Based upon the foregoing, we reverse the court’s grant of summary judgment because it incorrectly deemed certain evidence irrelevant, improperly required Am-docs to focus on DSD scripts, and improperly resolved disputed factual issues against Amdocs.
B. The '797 Patent Claims
As discussed above, we have corrected the district court’s erroneous construction of “single record representing] each of the plurality of services” with a plain meaning construction.
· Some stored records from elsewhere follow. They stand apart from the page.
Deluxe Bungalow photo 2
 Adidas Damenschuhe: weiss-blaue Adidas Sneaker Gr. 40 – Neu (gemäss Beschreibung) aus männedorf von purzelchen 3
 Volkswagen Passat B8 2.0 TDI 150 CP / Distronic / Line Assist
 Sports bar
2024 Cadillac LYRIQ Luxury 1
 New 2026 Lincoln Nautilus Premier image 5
We therefore also vacate the summary judgment of noninfringement of the '797 Patent claims and remand for a determination of infringement in the first instance.
*1344Conolusion
AFFIRMED-IN-PART, REVERSED-IN-PART, YACATED-IN-PART, AND REMANDED.
Costs
No costs.
.Claim 4 depends on unasserted claims 2 and 3, which recite:
2. The computer program product embodied on a computer readable storage medium of claim 1, wherein the enhancement is based on a policy.
3.The computer program product embodied on a computer readable storage medium of claim 2, wherein the accounting information includes parameters and wherein the using comprises adding at least one parameter from the accounting information to the first network accounting record.
. The description of the operation of the Framework herein is limited in detail due to the confidential nature of the exhibits upon which Amdocs relies.
. Amdocs itself tacitly admits that the gatherers perform the enhancement.
. For example, a product may not operate without electricity, or without a user to operate it, but making and selling such a product may still infringe a product patent.